Much of the growth can be attributed to the business's digital transformation from how books are recorded (increasingly at studios in the actors' homes) to how they are sold (through subscription or individually on the Internet) and consumed (downloaded to mobile devices).
That development is good for publishers and authors, of course. But it has also created a burgeoning opportunity for actors pursuing stardom on the stage and screen, allowing them to pay their bills doing something other than waiting on tables.
Zackman says the demand for her work is tied in part to her dedication to her craft, and she does extensive research before each book, with the aim of infusing intonation and emotion into each character's voice.
She also gives credit to Audible.com, a company in Newark, N.J., that is pushing the digital revolution in audio books, and which has become her main employer.
Audible, the biggest producer and seller of audio books, says it produced about 10,000 recorded works last year either directly or through a service it provides that allows authors to contract directly with actors. Each book amounts to an average of two or three days in the studio, but can be more, for the person voicing the book.
Donald Katz, the founder and chief executive of Audible, which was bought by Amazon.com in 2008, said that his company employed 2,000 actors to read books last year, and he speculated that he was probably the largest single employer of actors in the New York area.
As with other forms of acting, compensation varies according to fame. An unknown actor might earn a few thousand dollars for a book, while stars like Nicole Kidman, who recently narrated Virginia Woolf's "To the Lighthouse" for Audible, can be paid in the hundreds of thousands.
The field is so promising that drama schools, including Juilliard and Yale, have started offering audio narration workshops.
Katherine Kellgren has led narration classes at various acting schools. She said she was excited that audio narration, which is different from other forms of acting, is finally getting recognition as a craft.
Kellgren attended the London Academy of Music and Dramatic Art for three years, where she says she trained intensely in dialects. She did radio plays early in her career, which helped prepare her for audio work.
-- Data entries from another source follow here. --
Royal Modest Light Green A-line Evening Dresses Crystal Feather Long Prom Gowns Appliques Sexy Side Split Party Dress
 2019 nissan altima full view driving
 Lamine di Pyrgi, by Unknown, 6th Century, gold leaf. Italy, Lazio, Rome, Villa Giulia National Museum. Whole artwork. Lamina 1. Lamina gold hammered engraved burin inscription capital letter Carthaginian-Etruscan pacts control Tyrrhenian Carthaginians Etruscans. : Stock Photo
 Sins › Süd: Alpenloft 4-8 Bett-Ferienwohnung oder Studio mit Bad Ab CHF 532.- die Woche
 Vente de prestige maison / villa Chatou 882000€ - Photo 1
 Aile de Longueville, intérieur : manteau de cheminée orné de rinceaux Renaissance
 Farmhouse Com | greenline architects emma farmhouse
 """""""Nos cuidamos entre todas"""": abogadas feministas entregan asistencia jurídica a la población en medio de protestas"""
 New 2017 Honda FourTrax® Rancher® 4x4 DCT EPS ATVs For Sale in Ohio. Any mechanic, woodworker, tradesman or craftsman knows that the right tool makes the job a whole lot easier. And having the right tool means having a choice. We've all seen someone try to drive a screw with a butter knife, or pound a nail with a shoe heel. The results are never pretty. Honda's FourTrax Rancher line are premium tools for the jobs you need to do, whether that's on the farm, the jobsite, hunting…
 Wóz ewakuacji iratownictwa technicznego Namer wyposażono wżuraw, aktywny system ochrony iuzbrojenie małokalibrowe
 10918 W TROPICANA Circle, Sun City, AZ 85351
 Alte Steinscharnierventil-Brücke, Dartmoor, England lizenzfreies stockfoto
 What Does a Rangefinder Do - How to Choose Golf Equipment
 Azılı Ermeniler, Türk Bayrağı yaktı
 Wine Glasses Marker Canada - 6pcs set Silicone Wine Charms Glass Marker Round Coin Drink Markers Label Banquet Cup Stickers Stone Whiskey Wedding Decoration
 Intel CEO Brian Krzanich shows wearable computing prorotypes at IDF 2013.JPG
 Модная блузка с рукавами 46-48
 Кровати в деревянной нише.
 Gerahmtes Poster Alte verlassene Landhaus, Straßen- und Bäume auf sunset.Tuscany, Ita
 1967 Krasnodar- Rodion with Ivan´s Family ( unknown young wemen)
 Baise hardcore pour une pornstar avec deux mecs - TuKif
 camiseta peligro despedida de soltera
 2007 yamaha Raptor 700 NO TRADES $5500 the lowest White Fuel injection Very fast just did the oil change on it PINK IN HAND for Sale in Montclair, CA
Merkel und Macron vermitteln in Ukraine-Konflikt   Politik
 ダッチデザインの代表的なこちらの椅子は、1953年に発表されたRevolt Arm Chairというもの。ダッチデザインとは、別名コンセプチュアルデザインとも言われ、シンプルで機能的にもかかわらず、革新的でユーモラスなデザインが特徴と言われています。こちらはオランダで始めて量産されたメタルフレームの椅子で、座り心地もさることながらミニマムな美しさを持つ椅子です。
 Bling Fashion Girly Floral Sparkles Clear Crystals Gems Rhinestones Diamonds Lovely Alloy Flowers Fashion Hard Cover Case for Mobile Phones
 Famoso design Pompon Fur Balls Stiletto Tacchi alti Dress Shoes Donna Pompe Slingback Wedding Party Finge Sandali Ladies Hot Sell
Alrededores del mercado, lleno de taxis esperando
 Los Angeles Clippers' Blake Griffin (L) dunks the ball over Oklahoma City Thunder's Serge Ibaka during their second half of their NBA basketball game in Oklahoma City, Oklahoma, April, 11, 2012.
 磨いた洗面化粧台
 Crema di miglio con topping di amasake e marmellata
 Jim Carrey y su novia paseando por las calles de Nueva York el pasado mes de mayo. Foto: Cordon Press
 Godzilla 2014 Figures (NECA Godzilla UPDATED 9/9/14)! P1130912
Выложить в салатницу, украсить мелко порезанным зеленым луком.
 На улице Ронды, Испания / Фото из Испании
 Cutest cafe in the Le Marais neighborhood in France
For her first book, she auditioned for the producer over the phone by reading selections from "Out of Africa." She got the job, which was for a bodice ripper called "Wicked Widow," just the mention of which still makes her giggle with embarrassment.
Now, Kellgren, who refers to herself as an audio book narrator instead of an actress, can command as much as $450 for each finished hour of narration and can be picky about the work. "When books get too spicy for me, I turn them down now because I dissolve into hysterics," she says.